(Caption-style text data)
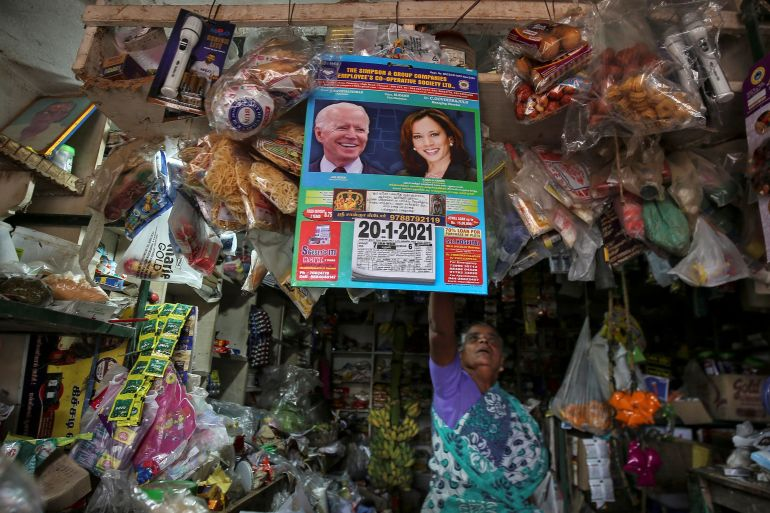 A calendar with photos of Biden and Harris hangs in a shop in Thulasendrapuram village in Tamil Nadu state [P Ravikumar/Reuters]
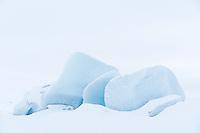 Icebergs covered with fresh snow at Fjallsárlón Glacial Lagoon, Southeast Iceland.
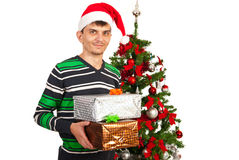 Young man holding Xmas gifts Stock Image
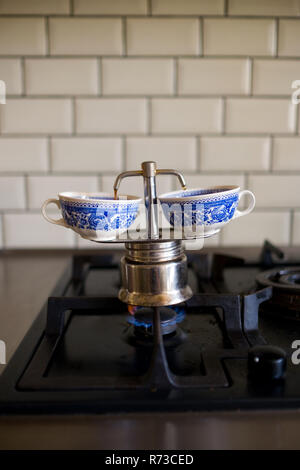 close up of an italian moka pot with twin spouts on a gas hob beginning to serve two expressos into two vintange china cups with blue flowery motifs - Stock Photo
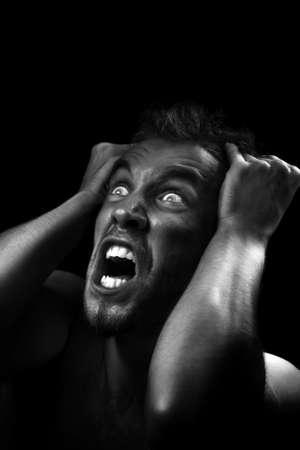 desperation: Studio shot converted in black and white. Human emotion of desperation.
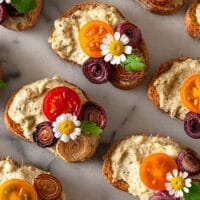 Beautifully garnished crostini on a marble plate.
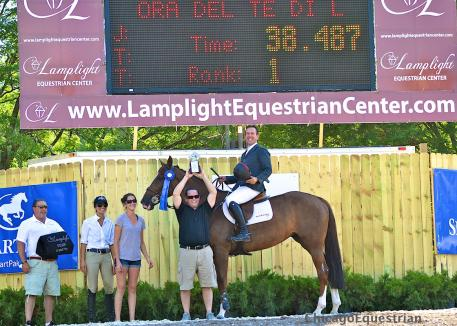 Ecstatic owners receive the award with Andrew Kocher and Ora Del Te Di La San Giorgio for the win in the $75,000 Grand Prix and Equifest I.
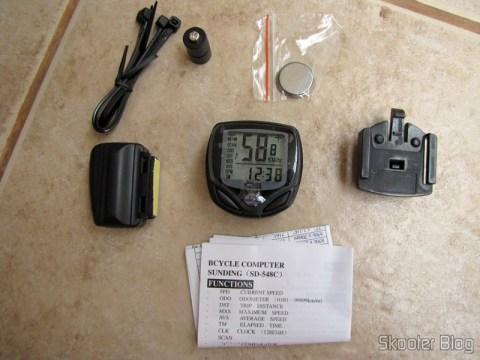 Braçadeiras, magneto, bateria CR2032, tranmissor/sensor, computador, suporte e manual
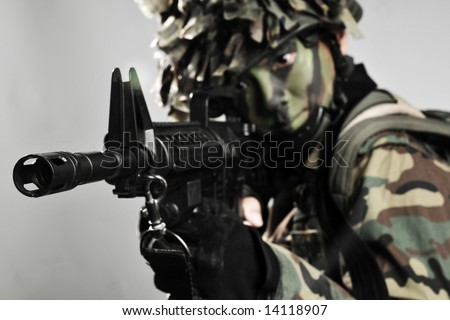 fully armed and equipped soldier taking aim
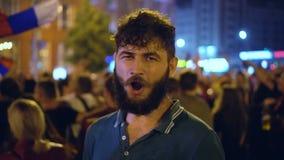 Sirva la sonrisa, después de una victoria del fútbol en ciudad de la noche en la calle en camiseta verde metrajes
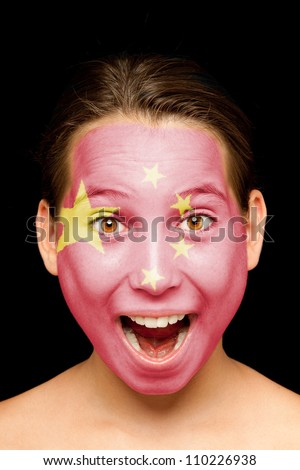portrait of girl with chinese flag on her face - stock photo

REQUIRED ACTION: Repeat, exactly and in full, each line from the start of the data to the line that contains "Beautifully garnished crostini". Pictures do not go in.

RESPONSE AREA:
 A calendar with photos of Biden and Harris hangs in a shop in Thulasendrapuram village in Tamil Nadu state [P Ravikumar/Reuters]
 Icebergs covered with fresh snow at Fjallsárlón Glacial Lagoon, Southeast Iceland.
 Young man holding Xmas gifts Stock Image
 close up of an italian moka pot with twin spouts on a gas hob beginning to serve two expressos into two vintange china cups with blue flowery motifs - Stock Photo
 desperation: Studio shot converted in black and white. Human emotion of desperation.
 Beautifully garnished crostini on a marble plate.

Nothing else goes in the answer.